Skip to Content

"A educação vem em sexto lugar", entrevista com Jorge Gerdau

Presidente do conselho do Movimento Todos pela Educação quer mudar essa realidade ajudando o país a promover a educação para prioridade máxima Poucos colocam em dúvida a importância da educação para o Brasil. No entanto, o bonde não anda. O que acontece que não conseguimos avançar na velocidade que precisamos?

Para falar sobre esse tema, a coluna Direto da Fonte, do jornal "O Estado de SP", convidou Jorge Gerdau Johannpeter, presidente do conselho do Movimento Todos pela Educação. A entidade colocou no ar, sábado, novo comercial da campanha Eu, Você, Todos Pela Educação, estrelado por Mariana Ximenes. Nele, a atriz fala sobre o pai e o incentivo que recebeu dele para ler desde que era pequena.

O MTE é um movimento composto por representantes da sociedade civil, educadores, organizações sociais, iniciativa privada e gestores públicos. Buscam conscientizar a sociedade do óbvio: sem educação, o Brasil jamais será verdadeiramente livre. O país registra avanços no que se refere à universalização do estudo. Entretanto, a qualidade da educação caiu proporcionalmente ao aumento da oferta. Recentes dados do Ministério da Educação, publicados pelo Estado, provam ser insuficientes os esforços pró-educação.

Dos beneficiários do Bolsa Família, que algum dia já se chamou Bolsa-Escola, 18% abandonam a escola. A pesquisa aponta que boa parte dessa perda se dá por falta de interesse. Ou seja, mesmo sabendo que serão cortados do programa do Governo Federal e que não mais receberão o benefício, permitem aos filhos que optem pela ignorância. Gerdau, que recebeu a coluna em seu escritório paulista, pondera que, infelizmente, o tema da educação ainda não é tratado como um programa de gestão técnica. "Não se analisa claramente o cliente: a criança."

Para ele, o Brasil precisa discutir o assunto-problema de forma fria. "Antigamente, tínhamos educação de elite em colégios públicos. A qualidade era muito boa. Quando a educação começou a ser massificada - dentro da filosofia correta de se universalizar o processo - começou também a queda da qualidade."

Depois de mais de duas horas de conversa com o presidente do conselho do Grupo Gerdau, grande responsável pelo crescimento e expansão da empresa, pode-se deduzir que há um longo caminho a percorrer. E que parte dessa estrada passa pela real identificação do problema. "Pelo ranking de prioridades destacadas pela população em pesquisas nacionais, a educação vem em sexto lugar. Precisamos mudar isso." Leia os principais trechos da entrevista: - Como o senhor se interessou pelo tema da educação?

Quando comecei a exigir índices de produtividade nas empresas sem sucesso. A cada pressão, meu pessoal me perguntava: "Eles só têm o terceiro ano primário. Como é que tu queres o mesmo patamar de produtividade de um operário japonês?". Aquilo me irritava. Então implantamos um processo de educação maciça no Grupo. O funcionário sai da escola e entra na capacitação profissional. O investimento é de, no mínimo, 70 até 100 horas para cada um. Hoje posso dizer que na Açominas, por exemplo, somente 0,6% de nossos empregados não têm grau escolar médio.

Desafio 1:
Transcreva da entrevista com Jorge Gerdau tudo o que vai desde "Para ele, o" até "tema da educação?".
Desafio 2:
De acordo com a entrevista com Jorge Gerdau, que porcentagem dos beneficiários do Bolsa Família abandona a escola?
Desafio 3:
Escreva a continuação da entrevista com Jorge Gerdau, começando logo depois da última frase apresentada.
A listagem não é necessária para resolver nenhuma das tarefas.

Dados de origem:
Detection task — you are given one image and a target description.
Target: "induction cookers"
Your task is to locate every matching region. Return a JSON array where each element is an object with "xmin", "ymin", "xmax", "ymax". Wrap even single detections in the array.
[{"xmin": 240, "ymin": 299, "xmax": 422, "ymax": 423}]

Resposta esperada 1:
Para ele, o Brasil precisa discutir o assunto-problema de forma fria. "Antigamente, tínhamos educação de elite em colégios públicos. A qualidade era muito boa. Quando a educação começou a ser massificada - dentro da filosofia correta de se universalizar o processo - começou também a queda da qualidade."

Depois de mais de duas horas de conversa com o presidente do conselho do Grupo Gerdau, grande responsável pelo crescimento e expansão da empresa, pode-se deduzir que há um longo caminho a percorrer. E que parte dessa estrada passa pela real identificação do problema. "Pelo ranking de prioridades destacadas pela população em pesquisas nacionais, a educação vem em sexto lugar. Precisamos mudar isso." Leia os principais trechos da entrevista: - Como o senhor se interessou pelo tema da educação?

Resposta esperada 2:
18%.

Resposta esperada 3:
- Mas educar não é uma função do Estado? Não pagamos impostos para tanto? Eu diria que a gente paga imposto, sim. Mas quando se vive em um país em que a educação é a 6º prioridade, ou se trabalha nesse troço ou vamos viver o resto da vida sem condições competitivas mundiais. Como você acha que a Embraer disputa? Ela tem pessoas altamente capacitadas. Se deixar na mão do Estado, não chegamos a um resultado condizente. Essa questão tem um conceito mais amplo. Teoricamente, delegamos para o Estado. E o resultado é este que existe. Ou seja, é inaceitável.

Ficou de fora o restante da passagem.